Back on April 3rd, I witnessed quite the odd series of events in the tenth inning of a Braves/Pirates matchup, ultimately resulting in Braves reliever Chris Resop coming into pitch, then moving to leftfield, then returning to pitch. Based on the looks I saw develop on the faces of the players involved, I was not the only one a tad confused as to exactly what was happening.
Mike Hampton had been scheduled to make his first start since 2005 but, as expected, this did not happen. A decision was made just prior to the game to scratch Hampton from the start and it was soon learned he would be placed on the disabled list. Since the umpires were already out on the field when the decision was made, the start of the game had to be delayed to allow replacement starter Jeff Bennett time to warm-up. Bobby Cox, after using seven pitchers in this seesaw game, and fulfilling his promise to give Peter Moylan the day off, was left with just Resop and Royce Ring as extra innings rolled around.
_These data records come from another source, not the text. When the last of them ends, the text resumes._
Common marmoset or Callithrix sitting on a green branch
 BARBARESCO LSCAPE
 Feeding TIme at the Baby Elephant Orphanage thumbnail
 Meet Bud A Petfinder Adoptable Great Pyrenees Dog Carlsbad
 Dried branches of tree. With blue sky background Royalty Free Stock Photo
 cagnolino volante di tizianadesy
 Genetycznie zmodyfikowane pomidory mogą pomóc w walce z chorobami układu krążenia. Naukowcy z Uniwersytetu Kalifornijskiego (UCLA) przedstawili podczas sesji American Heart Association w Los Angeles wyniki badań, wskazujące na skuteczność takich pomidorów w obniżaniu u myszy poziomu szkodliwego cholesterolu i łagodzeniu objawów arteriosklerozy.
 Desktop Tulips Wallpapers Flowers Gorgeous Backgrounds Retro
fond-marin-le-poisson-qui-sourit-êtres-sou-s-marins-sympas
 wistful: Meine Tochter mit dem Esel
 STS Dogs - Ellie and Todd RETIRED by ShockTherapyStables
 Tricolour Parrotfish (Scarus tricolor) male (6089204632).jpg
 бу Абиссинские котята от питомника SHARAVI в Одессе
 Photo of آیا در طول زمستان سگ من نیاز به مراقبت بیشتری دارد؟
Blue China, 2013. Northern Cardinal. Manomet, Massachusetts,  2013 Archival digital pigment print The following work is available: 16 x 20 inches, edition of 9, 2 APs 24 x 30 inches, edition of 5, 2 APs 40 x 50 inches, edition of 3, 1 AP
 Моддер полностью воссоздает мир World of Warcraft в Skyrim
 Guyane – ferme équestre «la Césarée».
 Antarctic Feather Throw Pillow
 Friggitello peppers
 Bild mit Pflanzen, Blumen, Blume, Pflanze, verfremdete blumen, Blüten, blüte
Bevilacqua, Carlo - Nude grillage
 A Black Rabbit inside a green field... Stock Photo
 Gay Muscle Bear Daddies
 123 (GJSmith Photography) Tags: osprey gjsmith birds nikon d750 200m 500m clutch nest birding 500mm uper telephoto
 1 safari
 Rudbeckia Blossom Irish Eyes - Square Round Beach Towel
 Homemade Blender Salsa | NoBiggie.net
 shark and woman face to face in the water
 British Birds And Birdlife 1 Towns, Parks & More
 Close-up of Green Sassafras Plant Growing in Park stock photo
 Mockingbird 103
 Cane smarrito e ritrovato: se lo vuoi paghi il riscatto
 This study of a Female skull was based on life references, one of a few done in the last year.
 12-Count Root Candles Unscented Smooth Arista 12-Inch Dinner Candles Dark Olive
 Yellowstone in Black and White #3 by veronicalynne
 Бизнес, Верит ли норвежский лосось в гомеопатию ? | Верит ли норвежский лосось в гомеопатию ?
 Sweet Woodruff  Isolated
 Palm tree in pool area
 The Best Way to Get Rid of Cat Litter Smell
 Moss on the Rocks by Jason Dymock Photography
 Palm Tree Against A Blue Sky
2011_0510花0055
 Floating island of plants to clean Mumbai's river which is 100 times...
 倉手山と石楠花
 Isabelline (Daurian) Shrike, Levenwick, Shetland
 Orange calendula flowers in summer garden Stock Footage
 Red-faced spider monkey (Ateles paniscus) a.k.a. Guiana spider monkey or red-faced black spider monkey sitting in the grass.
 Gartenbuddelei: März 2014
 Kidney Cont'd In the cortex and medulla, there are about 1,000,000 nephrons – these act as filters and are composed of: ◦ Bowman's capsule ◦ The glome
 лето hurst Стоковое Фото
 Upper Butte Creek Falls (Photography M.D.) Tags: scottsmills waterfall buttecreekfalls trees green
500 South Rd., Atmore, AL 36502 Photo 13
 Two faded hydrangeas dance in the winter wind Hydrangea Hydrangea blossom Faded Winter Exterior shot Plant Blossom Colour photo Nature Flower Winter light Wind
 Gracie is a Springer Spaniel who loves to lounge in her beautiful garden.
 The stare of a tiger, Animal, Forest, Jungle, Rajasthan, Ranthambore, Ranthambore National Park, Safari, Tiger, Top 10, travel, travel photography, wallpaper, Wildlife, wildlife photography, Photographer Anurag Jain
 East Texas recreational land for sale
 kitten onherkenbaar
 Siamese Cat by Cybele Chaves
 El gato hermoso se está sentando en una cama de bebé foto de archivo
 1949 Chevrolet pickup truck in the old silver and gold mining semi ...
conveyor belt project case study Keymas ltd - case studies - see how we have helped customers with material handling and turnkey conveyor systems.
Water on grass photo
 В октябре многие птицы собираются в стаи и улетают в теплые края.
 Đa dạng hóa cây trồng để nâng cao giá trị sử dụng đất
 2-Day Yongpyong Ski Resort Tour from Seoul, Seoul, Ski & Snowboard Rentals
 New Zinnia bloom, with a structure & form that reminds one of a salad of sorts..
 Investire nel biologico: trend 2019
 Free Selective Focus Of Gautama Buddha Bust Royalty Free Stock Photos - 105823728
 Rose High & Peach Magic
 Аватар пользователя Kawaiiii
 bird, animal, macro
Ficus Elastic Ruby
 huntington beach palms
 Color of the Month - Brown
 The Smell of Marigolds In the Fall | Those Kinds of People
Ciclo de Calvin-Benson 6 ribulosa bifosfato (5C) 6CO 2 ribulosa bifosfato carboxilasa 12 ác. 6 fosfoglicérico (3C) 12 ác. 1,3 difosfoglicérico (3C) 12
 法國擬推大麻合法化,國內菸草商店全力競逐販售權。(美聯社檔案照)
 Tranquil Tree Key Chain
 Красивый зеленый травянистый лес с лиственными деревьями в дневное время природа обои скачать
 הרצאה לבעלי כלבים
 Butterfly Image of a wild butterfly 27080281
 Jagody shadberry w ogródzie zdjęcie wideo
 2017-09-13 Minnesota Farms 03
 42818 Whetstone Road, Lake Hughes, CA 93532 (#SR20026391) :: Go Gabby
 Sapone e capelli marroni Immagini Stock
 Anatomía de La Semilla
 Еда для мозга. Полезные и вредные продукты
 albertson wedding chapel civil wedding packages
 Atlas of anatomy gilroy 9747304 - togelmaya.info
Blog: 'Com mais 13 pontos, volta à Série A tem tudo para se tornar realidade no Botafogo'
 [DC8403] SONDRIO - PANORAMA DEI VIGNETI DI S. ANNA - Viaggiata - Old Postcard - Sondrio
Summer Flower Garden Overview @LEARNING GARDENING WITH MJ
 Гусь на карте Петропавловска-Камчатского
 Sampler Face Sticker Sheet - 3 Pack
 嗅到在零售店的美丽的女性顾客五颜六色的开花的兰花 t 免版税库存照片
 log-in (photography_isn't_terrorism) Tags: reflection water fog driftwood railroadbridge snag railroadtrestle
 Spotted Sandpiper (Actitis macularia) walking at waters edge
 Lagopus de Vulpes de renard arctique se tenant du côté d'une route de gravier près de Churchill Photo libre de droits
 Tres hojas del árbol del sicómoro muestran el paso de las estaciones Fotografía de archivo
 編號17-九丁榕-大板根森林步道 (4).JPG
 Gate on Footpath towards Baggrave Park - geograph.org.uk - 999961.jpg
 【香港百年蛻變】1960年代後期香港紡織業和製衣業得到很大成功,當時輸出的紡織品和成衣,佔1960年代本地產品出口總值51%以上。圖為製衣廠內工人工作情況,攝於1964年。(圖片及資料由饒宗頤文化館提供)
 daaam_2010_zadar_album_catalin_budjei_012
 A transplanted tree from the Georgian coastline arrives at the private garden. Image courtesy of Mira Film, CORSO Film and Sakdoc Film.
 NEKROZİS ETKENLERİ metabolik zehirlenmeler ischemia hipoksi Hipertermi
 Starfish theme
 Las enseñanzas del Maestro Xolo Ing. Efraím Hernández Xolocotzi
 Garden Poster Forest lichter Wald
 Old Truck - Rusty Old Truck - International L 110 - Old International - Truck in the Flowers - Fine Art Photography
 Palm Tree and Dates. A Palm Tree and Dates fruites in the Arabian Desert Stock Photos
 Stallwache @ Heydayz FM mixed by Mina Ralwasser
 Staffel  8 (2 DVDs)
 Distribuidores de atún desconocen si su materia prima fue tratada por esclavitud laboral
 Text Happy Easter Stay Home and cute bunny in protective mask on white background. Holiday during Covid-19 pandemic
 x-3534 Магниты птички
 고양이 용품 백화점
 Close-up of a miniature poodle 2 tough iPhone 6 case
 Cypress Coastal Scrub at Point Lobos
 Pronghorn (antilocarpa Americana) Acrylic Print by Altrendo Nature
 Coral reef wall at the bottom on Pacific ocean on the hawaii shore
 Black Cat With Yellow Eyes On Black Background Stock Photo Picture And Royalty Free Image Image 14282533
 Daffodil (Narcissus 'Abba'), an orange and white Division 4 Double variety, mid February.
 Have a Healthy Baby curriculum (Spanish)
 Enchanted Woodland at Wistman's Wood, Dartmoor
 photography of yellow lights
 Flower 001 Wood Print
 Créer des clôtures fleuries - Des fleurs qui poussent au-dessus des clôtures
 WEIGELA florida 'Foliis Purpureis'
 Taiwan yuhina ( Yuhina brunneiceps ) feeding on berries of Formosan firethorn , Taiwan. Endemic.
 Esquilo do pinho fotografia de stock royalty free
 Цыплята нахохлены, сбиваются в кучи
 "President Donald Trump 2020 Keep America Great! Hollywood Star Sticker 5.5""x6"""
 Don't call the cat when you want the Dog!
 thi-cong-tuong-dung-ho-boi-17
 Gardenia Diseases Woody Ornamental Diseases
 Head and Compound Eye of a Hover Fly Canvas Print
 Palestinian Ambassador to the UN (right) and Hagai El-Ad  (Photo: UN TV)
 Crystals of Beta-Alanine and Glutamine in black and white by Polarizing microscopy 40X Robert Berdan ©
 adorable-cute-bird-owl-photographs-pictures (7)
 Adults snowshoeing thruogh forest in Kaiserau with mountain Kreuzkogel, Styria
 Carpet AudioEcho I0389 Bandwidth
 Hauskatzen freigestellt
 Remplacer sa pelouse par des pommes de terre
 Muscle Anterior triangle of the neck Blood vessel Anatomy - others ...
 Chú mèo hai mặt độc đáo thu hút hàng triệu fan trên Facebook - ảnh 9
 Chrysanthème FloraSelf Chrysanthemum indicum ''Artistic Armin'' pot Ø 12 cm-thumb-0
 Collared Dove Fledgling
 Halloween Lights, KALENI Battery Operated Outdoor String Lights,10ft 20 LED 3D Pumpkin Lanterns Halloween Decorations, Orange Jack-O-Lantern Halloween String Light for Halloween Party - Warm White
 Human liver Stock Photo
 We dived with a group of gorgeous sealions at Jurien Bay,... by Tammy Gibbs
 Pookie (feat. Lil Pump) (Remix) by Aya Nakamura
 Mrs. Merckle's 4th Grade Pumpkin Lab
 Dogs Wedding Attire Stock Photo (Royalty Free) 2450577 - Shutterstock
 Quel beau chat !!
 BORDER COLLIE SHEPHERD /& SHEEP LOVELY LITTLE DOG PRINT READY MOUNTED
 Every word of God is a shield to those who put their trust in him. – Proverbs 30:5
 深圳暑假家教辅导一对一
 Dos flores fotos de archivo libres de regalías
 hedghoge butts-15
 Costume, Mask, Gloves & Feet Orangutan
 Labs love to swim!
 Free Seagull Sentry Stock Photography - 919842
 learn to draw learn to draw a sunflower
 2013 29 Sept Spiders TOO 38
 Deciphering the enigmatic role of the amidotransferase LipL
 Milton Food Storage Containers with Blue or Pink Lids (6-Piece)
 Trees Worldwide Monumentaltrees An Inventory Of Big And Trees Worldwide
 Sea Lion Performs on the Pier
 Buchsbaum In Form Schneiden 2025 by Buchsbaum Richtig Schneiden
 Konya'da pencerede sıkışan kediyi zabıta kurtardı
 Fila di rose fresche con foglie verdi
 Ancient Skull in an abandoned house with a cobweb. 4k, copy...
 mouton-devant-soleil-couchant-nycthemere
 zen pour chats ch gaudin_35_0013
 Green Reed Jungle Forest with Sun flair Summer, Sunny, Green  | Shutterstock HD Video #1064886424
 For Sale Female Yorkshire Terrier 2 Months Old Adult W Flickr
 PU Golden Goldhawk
The goal was for Resop to go the distance unless a crucial lefty-lefty matchup presented itself.
Resop began the frame by walking speedster Nyjer Morgan. Luis Rivas then sacrificed Morgan to second and Jason Bay walked; Morgan advanced to third on a passed ball. With runners on and lefty Adam LaRoche coming up, Cox decided to make his move. Matt Diaz came in from leftfield, Chris Resop went to leftfield, and Royce Ring came into pitch. Ring promptly struck LaRoche out, serving his LOOGY purpose. Ring came out, Resop came back into pitch, and Gregor Blanco replaced Resop in leftfield. As fate would have it, Resop gave up what would turn out to be the game-winning single to Xavier Nady as soon as he came back in. This proved to be the first time in eighteen years that an NL player both pitched and played the field in the same inning.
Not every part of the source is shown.